* start *

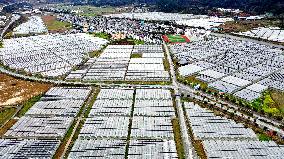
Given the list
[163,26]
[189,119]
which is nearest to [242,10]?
[163,26]

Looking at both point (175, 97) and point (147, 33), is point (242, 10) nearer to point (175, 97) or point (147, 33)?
point (147, 33)

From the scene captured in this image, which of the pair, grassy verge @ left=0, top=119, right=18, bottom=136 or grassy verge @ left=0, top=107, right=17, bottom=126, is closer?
grassy verge @ left=0, top=119, right=18, bottom=136

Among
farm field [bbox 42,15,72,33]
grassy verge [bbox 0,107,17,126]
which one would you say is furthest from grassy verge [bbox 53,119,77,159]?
farm field [bbox 42,15,72,33]

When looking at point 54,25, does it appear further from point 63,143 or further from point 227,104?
point 63,143

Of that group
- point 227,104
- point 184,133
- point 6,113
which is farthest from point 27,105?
point 227,104

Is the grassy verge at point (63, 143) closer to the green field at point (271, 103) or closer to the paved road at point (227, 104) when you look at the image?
the paved road at point (227, 104)

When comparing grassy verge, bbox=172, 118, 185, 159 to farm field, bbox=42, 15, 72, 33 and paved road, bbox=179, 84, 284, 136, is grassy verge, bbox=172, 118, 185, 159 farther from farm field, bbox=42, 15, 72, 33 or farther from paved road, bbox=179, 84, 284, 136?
farm field, bbox=42, 15, 72, 33

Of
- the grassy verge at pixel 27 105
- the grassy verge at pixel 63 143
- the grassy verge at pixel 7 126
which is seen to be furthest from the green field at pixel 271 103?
the grassy verge at pixel 7 126
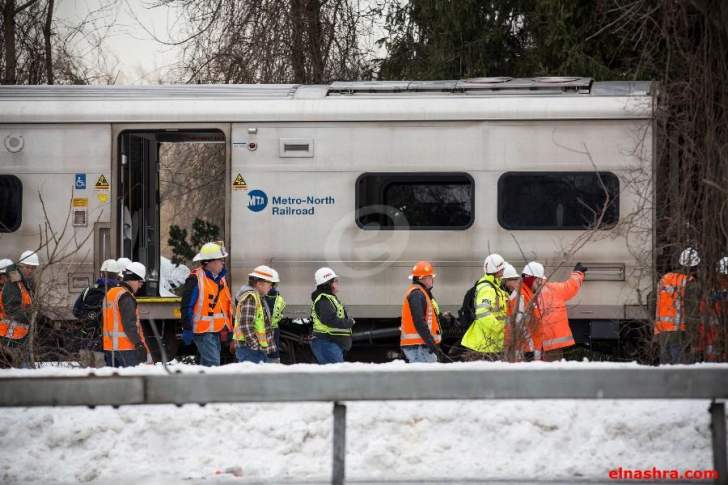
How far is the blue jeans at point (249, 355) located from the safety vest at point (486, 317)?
212 centimetres

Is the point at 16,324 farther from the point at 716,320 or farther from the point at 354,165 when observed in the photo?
the point at 716,320

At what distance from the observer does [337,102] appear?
1228cm

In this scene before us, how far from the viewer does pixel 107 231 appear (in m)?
12.3

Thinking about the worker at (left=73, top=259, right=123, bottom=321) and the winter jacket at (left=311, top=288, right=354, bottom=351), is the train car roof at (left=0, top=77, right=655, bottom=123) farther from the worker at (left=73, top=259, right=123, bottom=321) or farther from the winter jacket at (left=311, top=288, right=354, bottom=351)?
the winter jacket at (left=311, top=288, right=354, bottom=351)

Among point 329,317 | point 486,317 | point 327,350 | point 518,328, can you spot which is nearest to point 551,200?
point 486,317

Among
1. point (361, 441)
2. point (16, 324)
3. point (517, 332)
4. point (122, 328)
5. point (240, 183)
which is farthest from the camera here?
point (240, 183)

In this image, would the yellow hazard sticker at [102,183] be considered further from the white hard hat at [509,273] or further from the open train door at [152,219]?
the white hard hat at [509,273]

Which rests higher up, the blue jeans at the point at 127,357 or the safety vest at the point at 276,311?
the safety vest at the point at 276,311

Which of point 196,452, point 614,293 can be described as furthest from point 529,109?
point 196,452

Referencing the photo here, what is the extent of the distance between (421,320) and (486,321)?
2.30ft

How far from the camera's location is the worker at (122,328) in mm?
10305

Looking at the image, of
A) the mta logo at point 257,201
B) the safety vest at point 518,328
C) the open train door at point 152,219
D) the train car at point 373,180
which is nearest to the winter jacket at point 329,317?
the train car at point 373,180

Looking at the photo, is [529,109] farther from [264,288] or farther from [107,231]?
[107,231]

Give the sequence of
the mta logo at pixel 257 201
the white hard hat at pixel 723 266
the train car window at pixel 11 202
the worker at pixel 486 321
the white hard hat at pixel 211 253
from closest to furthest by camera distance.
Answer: the white hard hat at pixel 723 266, the worker at pixel 486 321, the white hard hat at pixel 211 253, the mta logo at pixel 257 201, the train car window at pixel 11 202
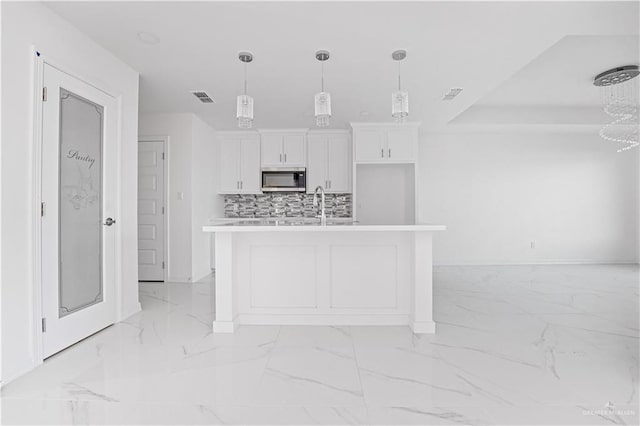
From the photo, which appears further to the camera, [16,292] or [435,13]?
[435,13]

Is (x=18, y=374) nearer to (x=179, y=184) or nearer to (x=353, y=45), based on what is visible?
(x=179, y=184)

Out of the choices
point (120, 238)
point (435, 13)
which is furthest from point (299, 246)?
point (435, 13)

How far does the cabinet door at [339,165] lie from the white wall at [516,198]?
1.43 m

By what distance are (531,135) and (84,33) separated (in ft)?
21.3

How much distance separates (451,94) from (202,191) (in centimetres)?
365

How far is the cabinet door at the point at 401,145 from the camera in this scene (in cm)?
522

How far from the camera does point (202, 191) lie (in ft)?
16.6

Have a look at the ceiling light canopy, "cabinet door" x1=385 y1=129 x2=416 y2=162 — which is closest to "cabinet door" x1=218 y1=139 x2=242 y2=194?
"cabinet door" x1=385 y1=129 x2=416 y2=162

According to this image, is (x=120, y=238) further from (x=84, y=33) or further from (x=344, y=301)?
(x=344, y=301)

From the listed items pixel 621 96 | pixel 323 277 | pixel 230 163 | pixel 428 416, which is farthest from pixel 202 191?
pixel 621 96

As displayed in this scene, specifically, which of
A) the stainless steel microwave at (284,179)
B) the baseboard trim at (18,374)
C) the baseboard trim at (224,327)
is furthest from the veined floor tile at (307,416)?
the stainless steel microwave at (284,179)

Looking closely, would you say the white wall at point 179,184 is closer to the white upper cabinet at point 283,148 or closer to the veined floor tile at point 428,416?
the white upper cabinet at point 283,148

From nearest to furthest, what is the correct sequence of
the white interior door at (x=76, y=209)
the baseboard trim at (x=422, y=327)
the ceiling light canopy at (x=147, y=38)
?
1. the white interior door at (x=76, y=209)
2. the ceiling light canopy at (x=147, y=38)
3. the baseboard trim at (x=422, y=327)

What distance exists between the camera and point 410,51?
9.34 ft
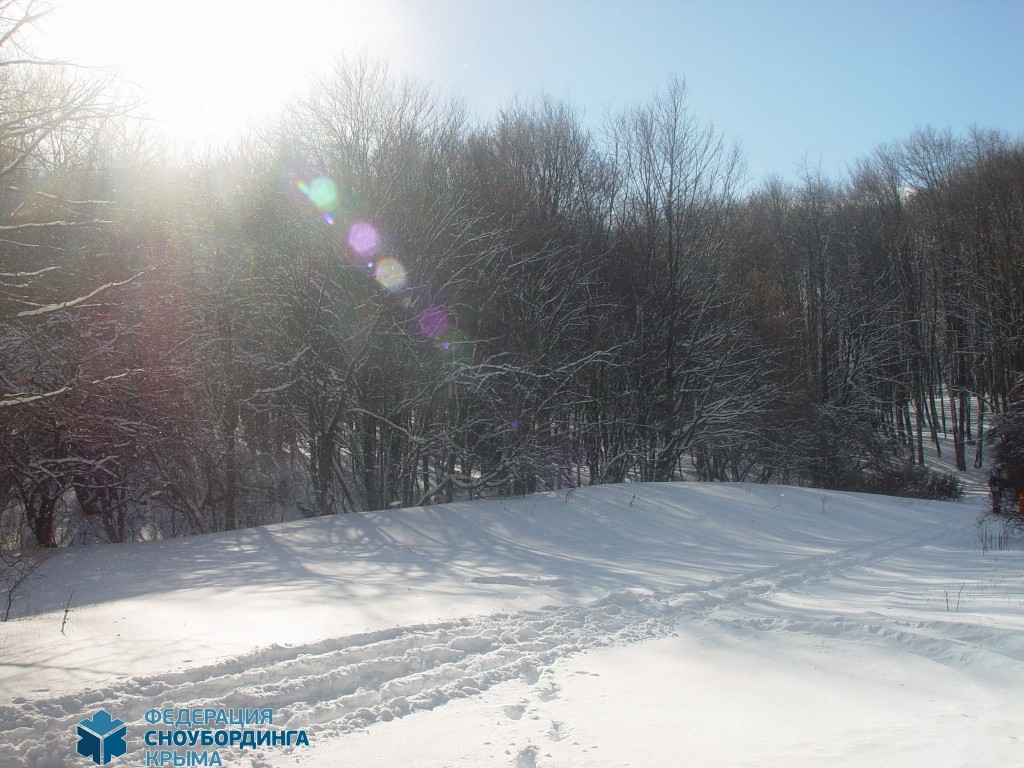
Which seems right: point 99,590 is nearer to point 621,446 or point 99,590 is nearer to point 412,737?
point 412,737

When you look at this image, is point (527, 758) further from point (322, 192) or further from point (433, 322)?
point (322, 192)

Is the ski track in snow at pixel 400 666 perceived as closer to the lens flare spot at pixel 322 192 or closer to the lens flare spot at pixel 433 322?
the lens flare spot at pixel 433 322

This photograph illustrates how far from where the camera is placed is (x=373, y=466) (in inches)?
697

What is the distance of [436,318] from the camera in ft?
58.6

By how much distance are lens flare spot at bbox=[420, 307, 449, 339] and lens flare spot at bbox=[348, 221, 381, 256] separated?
2003 mm

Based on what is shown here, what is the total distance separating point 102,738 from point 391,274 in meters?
13.9

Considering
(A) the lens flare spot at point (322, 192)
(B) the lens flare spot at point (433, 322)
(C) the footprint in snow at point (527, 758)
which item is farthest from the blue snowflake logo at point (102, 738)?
(A) the lens flare spot at point (322, 192)

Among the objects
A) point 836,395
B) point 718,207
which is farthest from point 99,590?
point 836,395

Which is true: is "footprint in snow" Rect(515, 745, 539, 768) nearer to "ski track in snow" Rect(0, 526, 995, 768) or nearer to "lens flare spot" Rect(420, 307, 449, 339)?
"ski track in snow" Rect(0, 526, 995, 768)

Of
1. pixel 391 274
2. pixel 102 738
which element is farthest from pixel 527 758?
pixel 391 274

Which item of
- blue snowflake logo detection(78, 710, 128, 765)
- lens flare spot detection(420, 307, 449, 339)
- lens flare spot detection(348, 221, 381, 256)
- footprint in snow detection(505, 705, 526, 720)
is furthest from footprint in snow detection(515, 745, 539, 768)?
lens flare spot detection(348, 221, 381, 256)

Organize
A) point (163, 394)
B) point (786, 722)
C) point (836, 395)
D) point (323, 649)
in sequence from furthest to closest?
1. point (836, 395)
2. point (163, 394)
3. point (323, 649)
4. point (786, 722)

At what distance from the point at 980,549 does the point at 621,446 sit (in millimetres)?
13001

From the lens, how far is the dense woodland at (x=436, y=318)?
9.84 meters
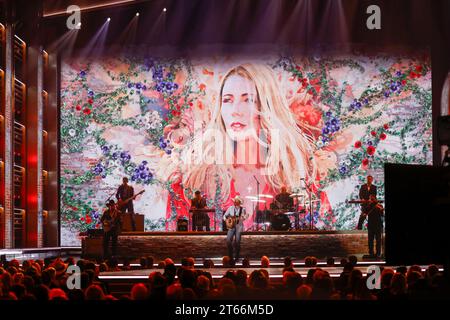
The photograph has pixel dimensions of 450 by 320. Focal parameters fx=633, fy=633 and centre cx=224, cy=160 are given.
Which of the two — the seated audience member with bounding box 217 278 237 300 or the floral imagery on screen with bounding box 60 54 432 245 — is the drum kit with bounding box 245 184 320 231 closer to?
the floral imagery on screen with bounding box 60 54 432 245

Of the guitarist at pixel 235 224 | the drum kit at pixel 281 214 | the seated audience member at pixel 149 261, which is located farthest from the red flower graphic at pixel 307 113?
the seated audience member at pixel 149 261

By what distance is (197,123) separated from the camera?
52.1 ft

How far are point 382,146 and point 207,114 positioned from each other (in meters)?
4.44

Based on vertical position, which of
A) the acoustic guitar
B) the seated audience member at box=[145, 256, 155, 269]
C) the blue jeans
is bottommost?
the seated audience member at box=[145, 256, 155, 269]

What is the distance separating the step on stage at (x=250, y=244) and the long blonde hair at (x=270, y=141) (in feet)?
11.0

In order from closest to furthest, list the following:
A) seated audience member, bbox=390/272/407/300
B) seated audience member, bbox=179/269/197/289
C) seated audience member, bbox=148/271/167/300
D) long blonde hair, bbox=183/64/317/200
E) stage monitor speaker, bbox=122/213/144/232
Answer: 1. seated audience member, bbox=148/271/167/300
2. seated audience member, bbox=179/269/197/289
3. seated audience member, bbox=390/272/407/300
4. stage monitor speaker, bbox=122/213/144/232
5. long blonde hair, bbox=183/64/317/200

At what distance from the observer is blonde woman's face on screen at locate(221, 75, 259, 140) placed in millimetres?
15867

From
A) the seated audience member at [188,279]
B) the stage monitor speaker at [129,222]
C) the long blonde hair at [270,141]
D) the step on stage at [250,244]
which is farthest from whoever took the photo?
the long blonde hair at [270,141]

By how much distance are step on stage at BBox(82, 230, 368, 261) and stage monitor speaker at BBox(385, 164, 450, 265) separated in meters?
7.60

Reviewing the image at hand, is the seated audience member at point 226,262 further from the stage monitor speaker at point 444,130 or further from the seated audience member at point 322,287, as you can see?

* end *

Locate every line in the records above that contains the word "does" and copy each of those lines in full.

■ Correct response:
When looking at point 54,25, does it appear further from point 63,143 or further from point 227,104?
At what distance from the observer does [337,102] appear?
In this scene before us, how far from the viewer does pixel 107 231 appear (in m)?
How far does the cabinet door at [339,165] lie from the white wall at [516,198]?
How far from the camera does point (202, 191) lie (in ft)?
At what distance from the point at 980,549 does the point at 621,446 sit (in millimetres)?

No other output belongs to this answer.